> _Problem description_
Please repeat the entries exactly as they appear and omit any images.

Pictures with short captions:

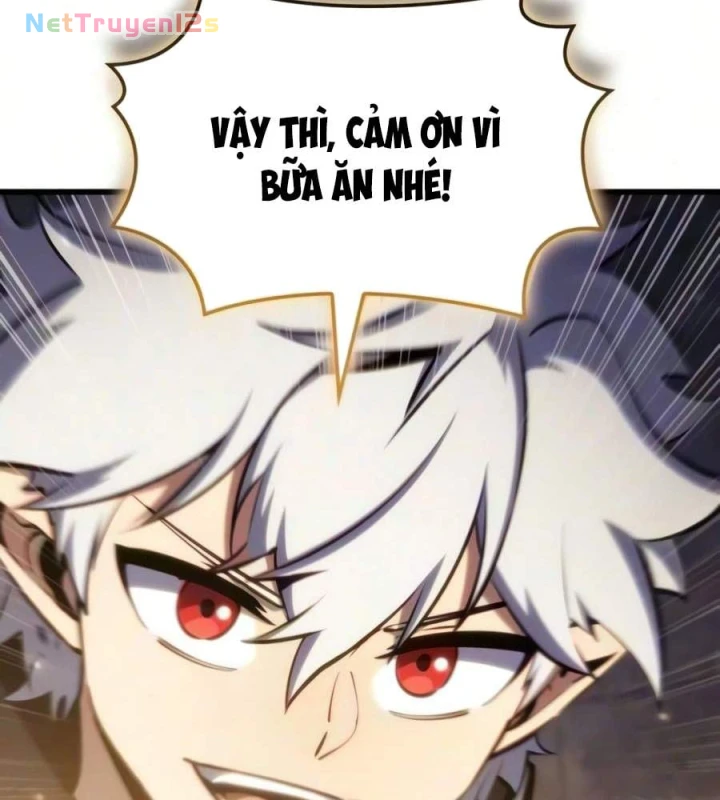 Kẻ Phá Vỡ Chapter 90 - 36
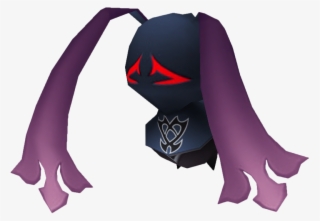Bunny.png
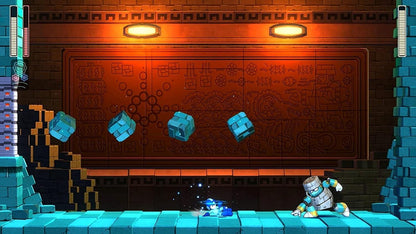 jpg_1500x1500_61903663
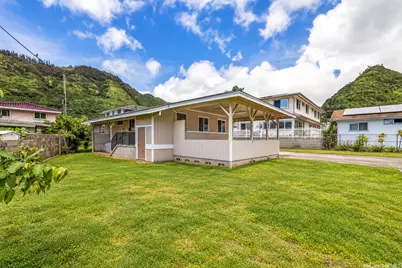 2324 10th Avenue #A, Honolulu, HI 96816 - Photo 22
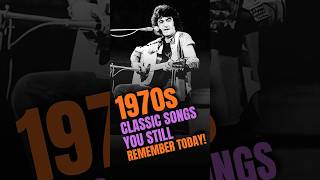 Download lagu Top 10 Classic 70s Songs You STILL Remember Today! Part-2 #70sMusic #ClassicHits #MusicHistory mp3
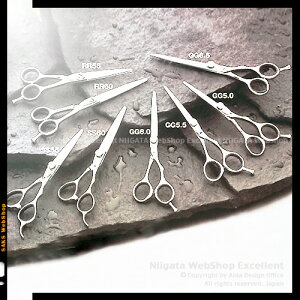 SQUARE JbgVU[ Kl^i5.5C`j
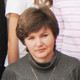 Людмила, 49 (1 фото, 0 видео)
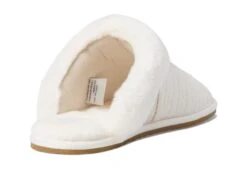 TOMS Valeri 10 TOMS Valeri -Steve Madden Sales 61J o5cgUdL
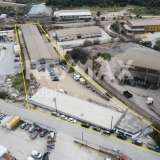 For Sale - (€ 0 / m2), Industrial Site 2345 m2 Volos 8102333 thumb0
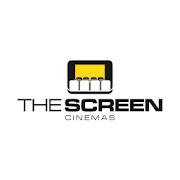 Webtic The Screen Cinemas Webtic The Screen Cinemas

> _Task response_
 Kẻ Phá Vỡ Chapter 90 - 36
Bunny.png
 jpg_1500x1500_61903663
 2324 10th Avenue #A, Honolulu, HI 96816 - Photo 22
 Download lagu Top 10 Classic 70s Songs You STILL Remember Today! Part-2 #70sMusic #ClassicHits #MusicHistory mp3
 SQUARE JbgVU[ Kl^i5.5C`j
 Людмила, 49 (1 фото, 0 видео)
 TOMS Valeri 10 TOMS Valeri -Steve Madden Sales 61J o5cgUdL
 For Sale - (€ 0 / m2), Industrial Site 2345 m2 Volos 8102333 thumb0
 Webtic The Screen Cinemas Webtic The Screen Cinemas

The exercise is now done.